Abstract
Background: As in cancer, pulmonary arterial hypertension (PAH) is associated with sustained DNA damage accounting for a PARP-1-dependent downregulation of miR-204. By an unknown mechanism, miR-204 promotes the expression of several oncogenes implicated in PAH including Survivin, Bcl-2, Pim-1 and c-Myc. Once activated, by affecting the mitochondrial function through the transcription factor NFAT, they contribute to the pro-proliferative and anti-apoptotic phenotype of PAH-pulmonary arterial smooth muscle cells (PASMC). In cancer, studies demonstrated that the epigenetic reader Bromodomain-containing protein 4 (BRD4) increases transcription of multiple oncogenes sustaining cell proliferation.
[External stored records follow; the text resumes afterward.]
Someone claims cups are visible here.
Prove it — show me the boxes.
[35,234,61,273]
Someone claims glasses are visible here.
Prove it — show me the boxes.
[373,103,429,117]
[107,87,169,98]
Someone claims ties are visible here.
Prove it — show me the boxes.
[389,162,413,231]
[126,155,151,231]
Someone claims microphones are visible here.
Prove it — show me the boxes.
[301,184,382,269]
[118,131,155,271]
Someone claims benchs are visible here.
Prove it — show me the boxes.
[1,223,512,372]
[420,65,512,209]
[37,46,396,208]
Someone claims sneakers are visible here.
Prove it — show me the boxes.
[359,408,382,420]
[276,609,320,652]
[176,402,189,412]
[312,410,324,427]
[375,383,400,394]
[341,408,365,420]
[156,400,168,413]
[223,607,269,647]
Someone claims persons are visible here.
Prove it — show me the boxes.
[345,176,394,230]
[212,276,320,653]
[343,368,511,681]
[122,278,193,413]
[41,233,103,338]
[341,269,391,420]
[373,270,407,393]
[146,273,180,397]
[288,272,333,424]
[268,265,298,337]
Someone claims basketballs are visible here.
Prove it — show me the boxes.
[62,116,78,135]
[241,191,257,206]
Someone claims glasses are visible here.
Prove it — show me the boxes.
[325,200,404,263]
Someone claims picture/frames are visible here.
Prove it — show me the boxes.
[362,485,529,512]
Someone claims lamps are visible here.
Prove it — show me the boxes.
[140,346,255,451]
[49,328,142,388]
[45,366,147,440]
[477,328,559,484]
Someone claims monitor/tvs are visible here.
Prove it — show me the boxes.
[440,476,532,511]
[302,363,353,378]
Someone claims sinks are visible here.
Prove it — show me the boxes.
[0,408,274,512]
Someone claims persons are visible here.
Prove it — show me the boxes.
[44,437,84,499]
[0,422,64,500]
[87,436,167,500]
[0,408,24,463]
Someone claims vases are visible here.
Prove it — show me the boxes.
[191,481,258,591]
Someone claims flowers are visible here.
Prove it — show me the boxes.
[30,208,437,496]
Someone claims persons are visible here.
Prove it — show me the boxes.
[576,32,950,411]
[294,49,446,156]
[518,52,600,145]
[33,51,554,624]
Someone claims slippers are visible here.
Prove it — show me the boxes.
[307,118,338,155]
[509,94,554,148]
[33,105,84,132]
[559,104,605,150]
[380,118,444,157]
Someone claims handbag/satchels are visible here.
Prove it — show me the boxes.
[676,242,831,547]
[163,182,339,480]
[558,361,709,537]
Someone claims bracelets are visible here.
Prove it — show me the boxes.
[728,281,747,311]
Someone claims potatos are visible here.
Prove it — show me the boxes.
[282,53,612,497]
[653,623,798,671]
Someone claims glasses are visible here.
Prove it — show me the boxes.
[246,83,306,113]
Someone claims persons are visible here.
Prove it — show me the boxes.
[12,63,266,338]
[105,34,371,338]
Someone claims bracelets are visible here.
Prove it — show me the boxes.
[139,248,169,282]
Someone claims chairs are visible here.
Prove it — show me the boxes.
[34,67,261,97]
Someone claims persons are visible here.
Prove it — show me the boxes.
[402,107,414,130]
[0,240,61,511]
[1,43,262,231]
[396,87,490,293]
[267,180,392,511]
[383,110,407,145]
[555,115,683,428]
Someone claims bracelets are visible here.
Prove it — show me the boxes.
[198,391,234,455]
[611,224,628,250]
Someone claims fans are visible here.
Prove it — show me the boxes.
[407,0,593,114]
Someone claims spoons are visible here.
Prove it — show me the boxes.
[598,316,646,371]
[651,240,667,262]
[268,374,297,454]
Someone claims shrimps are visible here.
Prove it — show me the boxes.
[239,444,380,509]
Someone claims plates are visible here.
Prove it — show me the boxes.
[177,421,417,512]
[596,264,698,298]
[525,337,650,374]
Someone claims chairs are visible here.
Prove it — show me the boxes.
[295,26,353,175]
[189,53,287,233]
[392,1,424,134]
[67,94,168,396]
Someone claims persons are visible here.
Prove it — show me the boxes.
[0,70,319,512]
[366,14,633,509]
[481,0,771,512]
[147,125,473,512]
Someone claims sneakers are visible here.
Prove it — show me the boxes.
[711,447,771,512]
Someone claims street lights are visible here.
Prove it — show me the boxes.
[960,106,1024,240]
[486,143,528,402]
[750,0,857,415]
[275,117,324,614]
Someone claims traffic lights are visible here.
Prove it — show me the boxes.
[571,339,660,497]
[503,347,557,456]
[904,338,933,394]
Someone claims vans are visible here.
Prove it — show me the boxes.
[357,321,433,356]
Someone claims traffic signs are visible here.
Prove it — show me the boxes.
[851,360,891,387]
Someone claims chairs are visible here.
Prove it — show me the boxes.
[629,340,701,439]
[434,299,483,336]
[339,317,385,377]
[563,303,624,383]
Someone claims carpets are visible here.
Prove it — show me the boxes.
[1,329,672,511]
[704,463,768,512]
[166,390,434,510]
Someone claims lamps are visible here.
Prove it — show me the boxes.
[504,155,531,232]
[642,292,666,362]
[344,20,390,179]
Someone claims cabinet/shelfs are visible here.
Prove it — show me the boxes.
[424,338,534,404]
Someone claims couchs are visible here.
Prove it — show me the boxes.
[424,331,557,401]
Interestingly, BRD4 is upregulated by DNA damage and is a predicted target of miR-204. We hypothesized that the PARP-1/miR-204-dependent upregulation of BRD4 triggers the oncogenes-dependent pro-proliferative and anti-apoptotic phenotype seen in PAH-PASMC.
Method/Results: BRD4 is upregulated in lungs, distal PAs and PASMC of PAH patients compared to healthy donors. This increase is miR-204 dependent, as miR-204 upregulation in PAH-PASMC decreases BRD4. BRD4 activation induces Bcl2, Survivin, c-Myc and Pim1 expression, leading to mitochondrial hyperpolarization (TMRM) and NFAT activation in PAH-PASMC, all of which were reversed upon molecular (siRNA) and pharmacological (JQ1 and I-BET) BRD4 inhibition. Finally, BRD4 inhibition reverses PAH-PASMC proliferation (Ki67) and resistance to apoptosis (TUNEL).
Conclusion: Our study suggests an important role for BRD4 in pulmonary hypertension and opens the door to new avenues of investigation and proposes BRD4 as putative treatment for PAH.